Azure Data Explorer connector for IoT Hub with real-time ingest

Azure Data Explorer (ADX) is a fully managed, high-performance, big data analytics platform that makes it easy to analyze high volumes of data in near real-time. The Azure Data Explorer toolbox gives you an end-to-end solution for data ingestion, query, visualization (including third-party dashboards), and management.

ADX can ingest data both from (persisted) storage and data provided as a stream:

Ingested data is managed and optimized by the underlying cluster so it can be queried and made available in (third-party) platforms as a view (like Power BI, Grafana, etc.) based on a powerful query language.

Data can also be ingested directly from Azure IoT Hub, as a stream for real-time analysis.

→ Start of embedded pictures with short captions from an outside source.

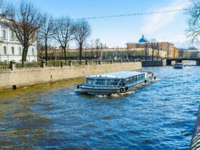 Россия. Санкт-Петербург. Крюков канал. The pleasure boats are the famous tourist attraction in city, Krukov Canal. St. Petersburg. Russia. Фото efesenko - Depositph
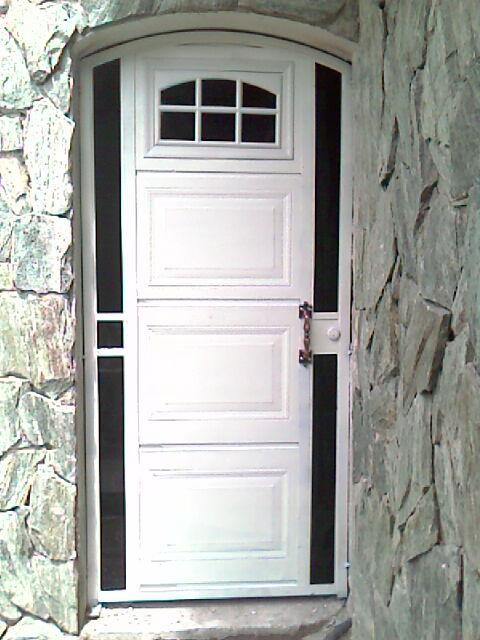 Construteksa puertas para interior y exterior for Puertas italianas interior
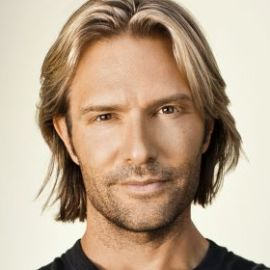 Eric Whitacre Headshot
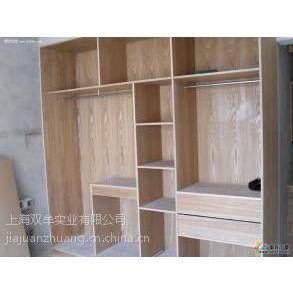 上海木匠师傅安装家具 安装办公桌椅 安装大班台 密集架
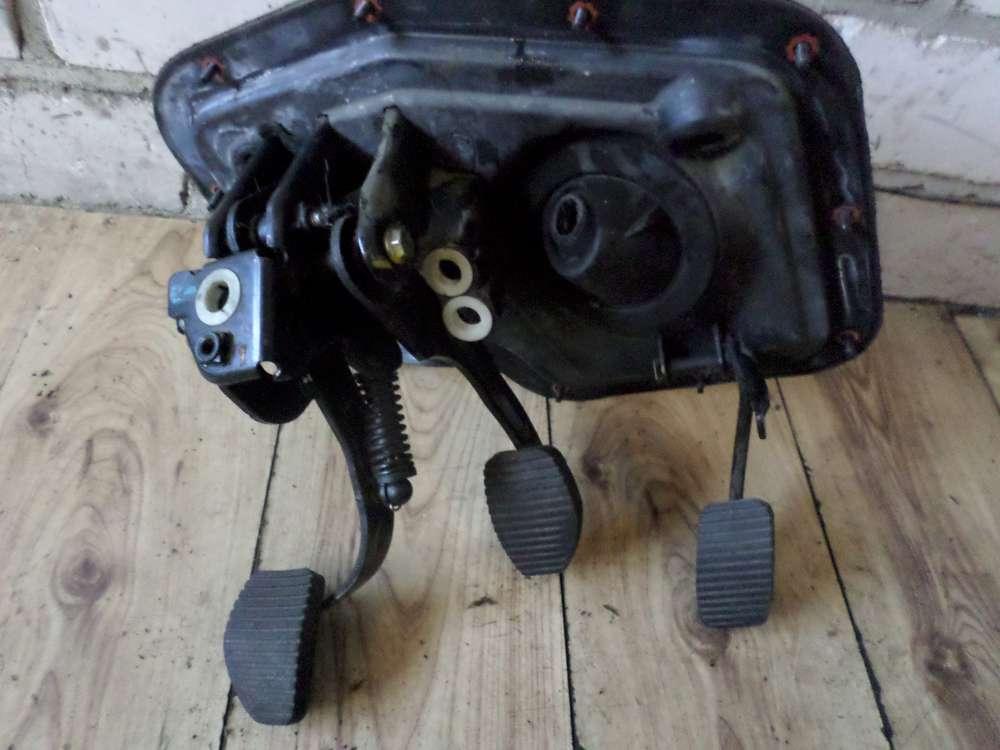 Lancia Zeta 220 Bj:2000 Bremspedal Kupplungspedal Gaspedal Pedalerie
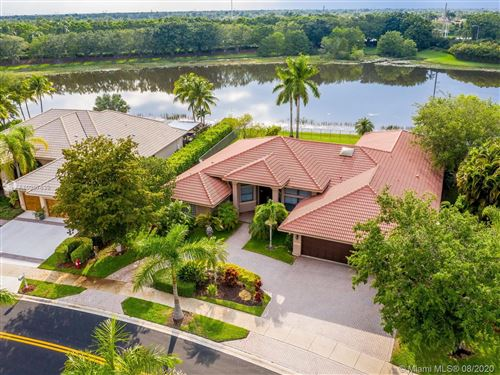 Foto de 397 Coconut Cir, Weston, FL 33326 (MLS # A10907639)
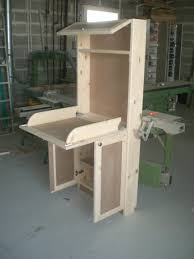 fabriquer porte de grange dans un style moderne table à langer murale en médium et sapin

Let’s check out how this works.

What about Time Series Insights?

For those who have experience with Azure Time Series Insights (TSI), this all sounds familiar.

That TSI service also ingests (and internally transforms) data from streams (like IoT Hub) and makes it possible to query it. This is mostly done using the visual editor. Views can then be shared in Power BI.

ADX must be seen as a superset of TSI. This is mainly due to the recent addition of supporting the ingestion of data as real-time streams.

In my previous blog post about Azure Time Series Insights, I introduced TSI as a powerful dashboard to slice and dice your IoT time-series data.

Unfortunately, TSI will not be serviced after March 2025:

Don’t panic! This is still three years from now and a migration path is already offered! (All notifications reference that same page, explaining how to migrate). So, plan your migration after reading this post 🙂

Regarding that same documentation, we see lots of advantages when switching over to ADX:

And I agree that ADX has good papers on managing lots of data from different sources using a rich and powerful query language.

For example, with ADX, you can separate different data message formats in multiple tables and data can be deleted also. These are features hard to find in TSI.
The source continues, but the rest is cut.